[Complete the following]:
1. Answer these questions from the text on immune checkpoint inhibitors, one line each:
(a) Which three malignancies does the text name as having insufficient prognosis with conventional treatment?
(b) What is the suppression of the T-cell–mediated anti-tumor immune response by PD-L1 binding to PD-1 called?
(c) What range of objective response rates did the trials in previously treated MSI-H metastatic CRC patients report?
2. Continue the text on immune checkpoint inhibitors, picking up after its final sentence.

[Text]:
Recently, immune checkpoint inhibitors have dramatically improved long-term prognoses in few malignancies such as malignant melanoma, lung cancer, and renal cell cancer which had insufficient prognosis with conventional treatment (Citation5–7). Interaction of the programmed cell death 1 (PD-1) on T cells, and its ligand PD-L1, which is expressed on tumor cells, and inflammatory immune cells including B cells, dendritic cells, and macrophages plays a crucial role in immune check point inhibition (Citation8). It is well known that the binding of PD-L1 on tumor cells to PD-1 on T cells suppresses T-cell–mediated anti-tumor immune response, which is called “immune tolerance” (Citation8,Citation9), and the blockade of this pathway gives a better prognosis in some malignancies. Microsatellite instability high (MSI-H) tumors have been identified as the best candidates for immunotherapy treatment, and a number of studies have evaluated the efficacy of anti-PD-L1 and anti-CTLA-4 monoclonal antibodies in this setting. Two phase-II trials (KEYNOTE-016 and KEYNOTE-164) and one phase-II trial (CheckMate-142) conducted in previously treated MSI-H metastatic CRC patients provided objective response rates (ORR) ranging from 28% to 52%, progression-free survival (PFS) rates ranging from 34% to 59%, and overall survival (OS) rates of 72% to 76% (Citation10–12).

[Dataset excerpts]:
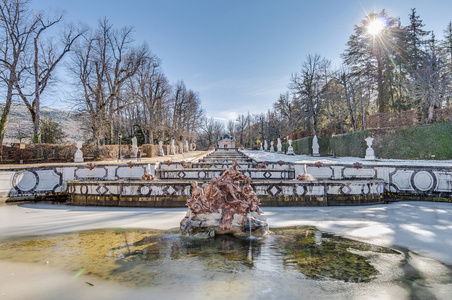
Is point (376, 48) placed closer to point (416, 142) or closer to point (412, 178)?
point (416, 142)

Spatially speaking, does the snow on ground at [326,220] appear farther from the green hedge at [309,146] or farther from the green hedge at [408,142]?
the green hedge at [309,146]

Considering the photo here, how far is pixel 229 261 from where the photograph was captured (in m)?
3.20

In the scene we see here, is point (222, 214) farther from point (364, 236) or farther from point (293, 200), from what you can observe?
point (293, 200)

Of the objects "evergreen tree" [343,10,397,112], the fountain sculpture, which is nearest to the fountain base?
the fountain sculpture

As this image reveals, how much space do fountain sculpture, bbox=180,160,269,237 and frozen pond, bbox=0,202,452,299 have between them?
0.29 m

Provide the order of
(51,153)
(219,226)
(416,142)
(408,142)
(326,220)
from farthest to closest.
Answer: (51,153), (408,142), (416,142), (326,220), (219,226)

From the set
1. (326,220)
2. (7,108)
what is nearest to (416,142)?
(326,220)

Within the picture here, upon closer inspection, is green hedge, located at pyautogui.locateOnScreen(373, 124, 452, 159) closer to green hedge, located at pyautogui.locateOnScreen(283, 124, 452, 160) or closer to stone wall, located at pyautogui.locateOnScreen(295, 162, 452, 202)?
green hedge, located at pyautogui.locateOnScreen(283, 124, 452, 160)

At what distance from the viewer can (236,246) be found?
381 cm

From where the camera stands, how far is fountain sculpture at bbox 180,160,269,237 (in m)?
4.33

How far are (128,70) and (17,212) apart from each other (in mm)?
26906

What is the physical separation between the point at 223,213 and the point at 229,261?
4.38 feet

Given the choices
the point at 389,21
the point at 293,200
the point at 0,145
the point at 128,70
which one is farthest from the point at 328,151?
the point at 0,145

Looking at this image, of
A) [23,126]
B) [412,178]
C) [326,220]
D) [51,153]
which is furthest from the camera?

[Task-by-task answers]:
1.
(a) Malignant melanoma, lung cancer, and renal cell cancer
(b) Immune tolerance
(c) 28% to 52%

2.
It was reported that biologic behaviors of colon cancers are associated with a unique immune response of the colon cancer microenvironment, and the outcome is governed predominantly by immune responses at the primary tumor site (Citation13). This suggests that precise evaluation of local immune response could be useful for predicting prognosis or even have prognostic value superior to and independent of the TNM classification (Citation13).
In this study, we aimed to evaluate the relationship between PD-L1 expression in tumor cells and clinicopathological characteristics, including FOXP3+, CD8+ and CD4+ tumor-infiltrating lymphocytes (TILs) density, with survival.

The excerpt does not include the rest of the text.